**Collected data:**

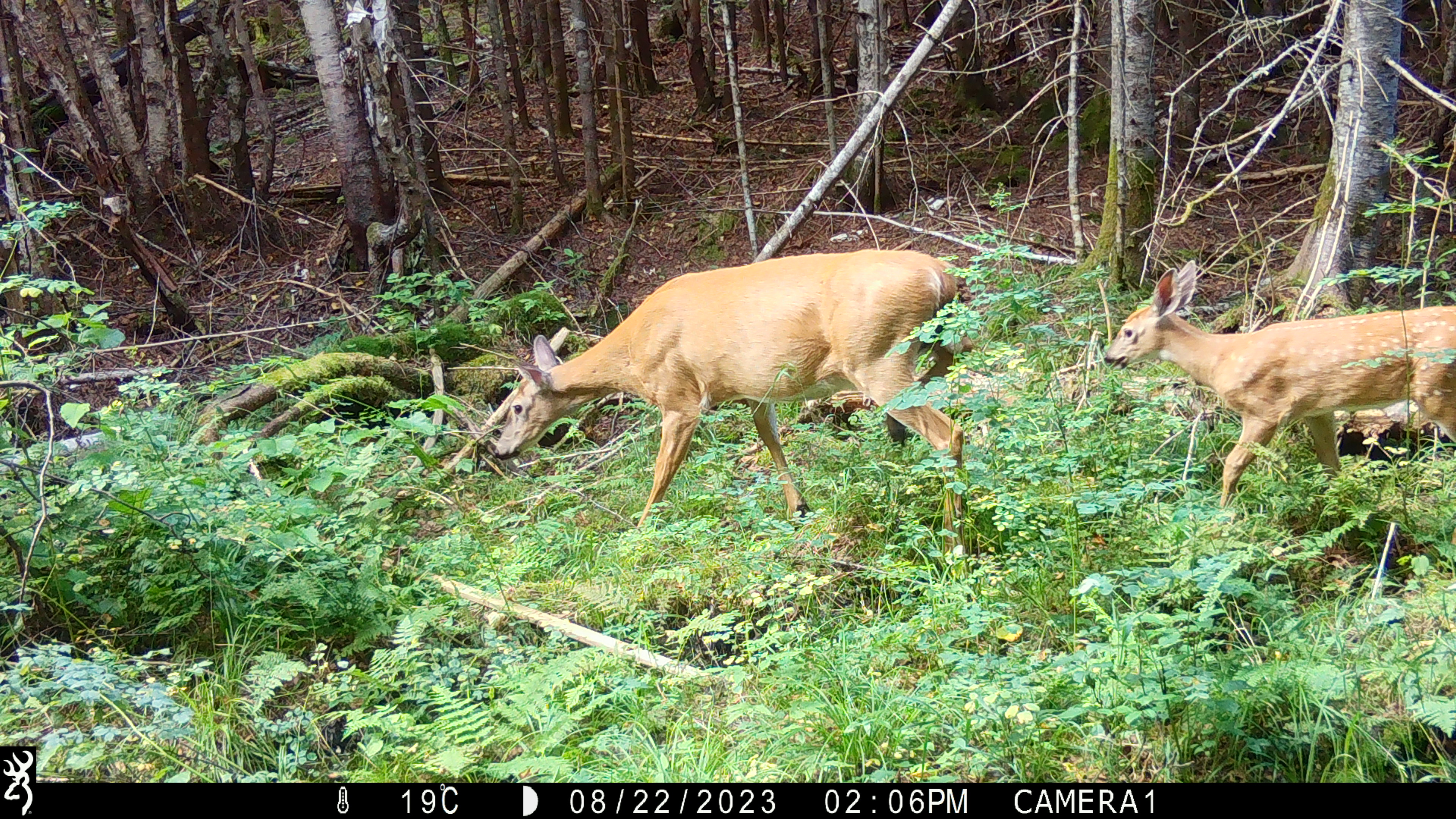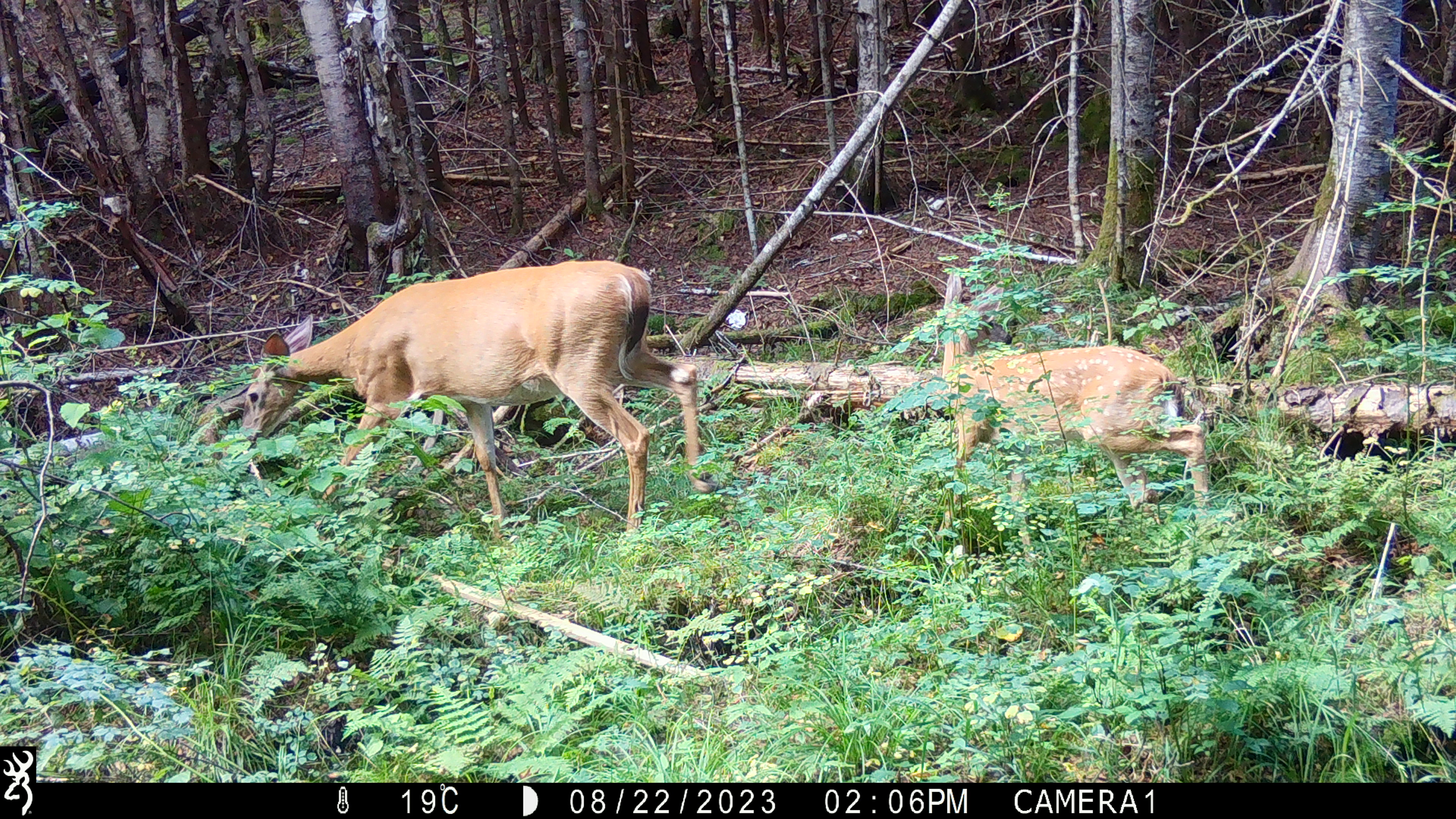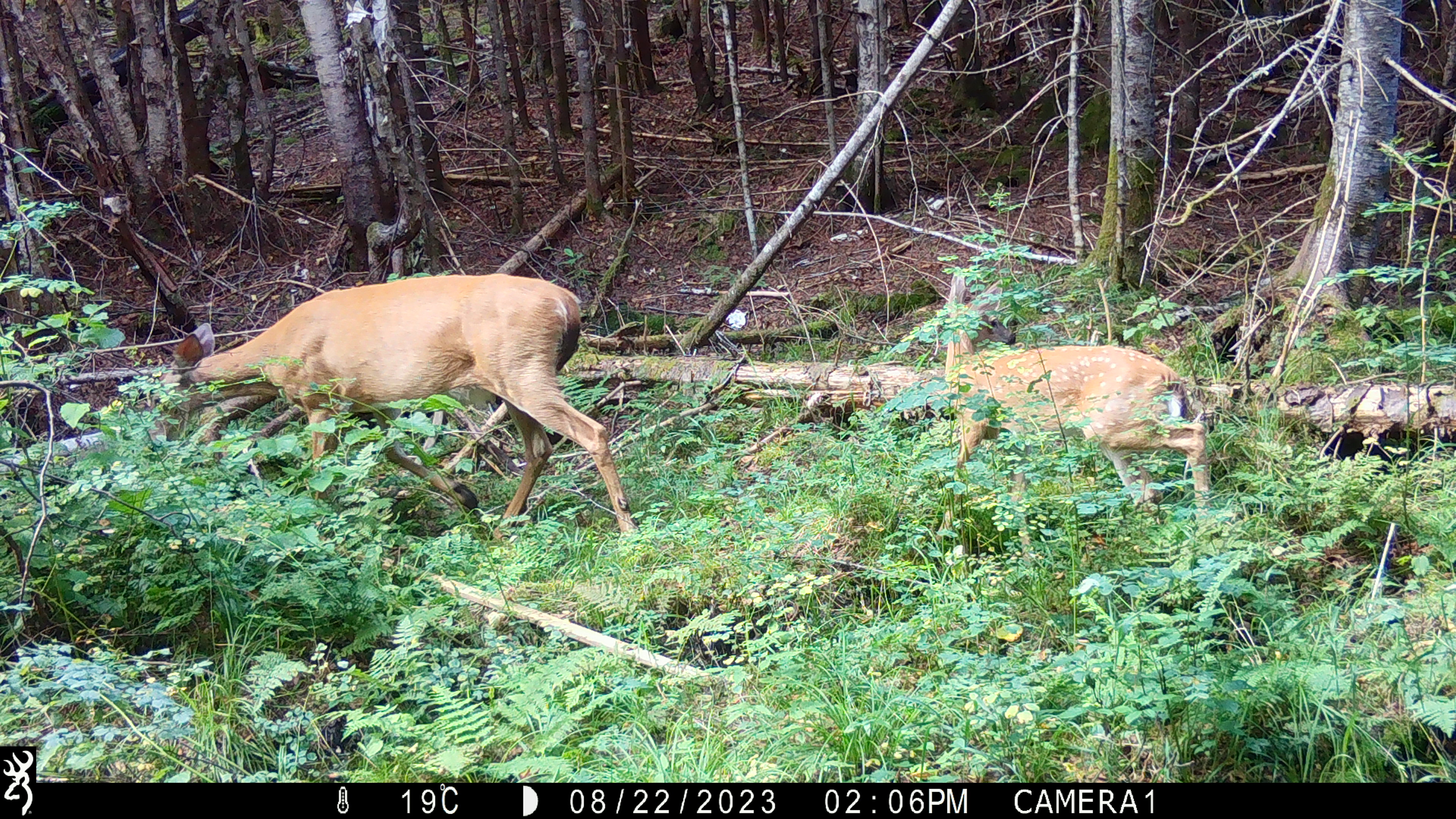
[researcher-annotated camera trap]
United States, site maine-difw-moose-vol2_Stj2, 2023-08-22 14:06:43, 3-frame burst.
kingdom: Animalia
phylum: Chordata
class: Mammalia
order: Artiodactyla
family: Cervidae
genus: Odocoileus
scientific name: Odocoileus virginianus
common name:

**Task goal:**
Retype the records above exactly, pictures omitted.

**Output for this exercise:**
[researcher-annotated camera trap]
United States, site maine-difw-moose-vol2_Stj2, 2023-08-22 14:06:43, 3-frame burst.
kingdom: Animalia
phylum: Chordata
class: Mammalia
order: Artiodactyla
family: Cervidae
genus: Odocoileus
scientific name: Odocoileus virginianus
common name:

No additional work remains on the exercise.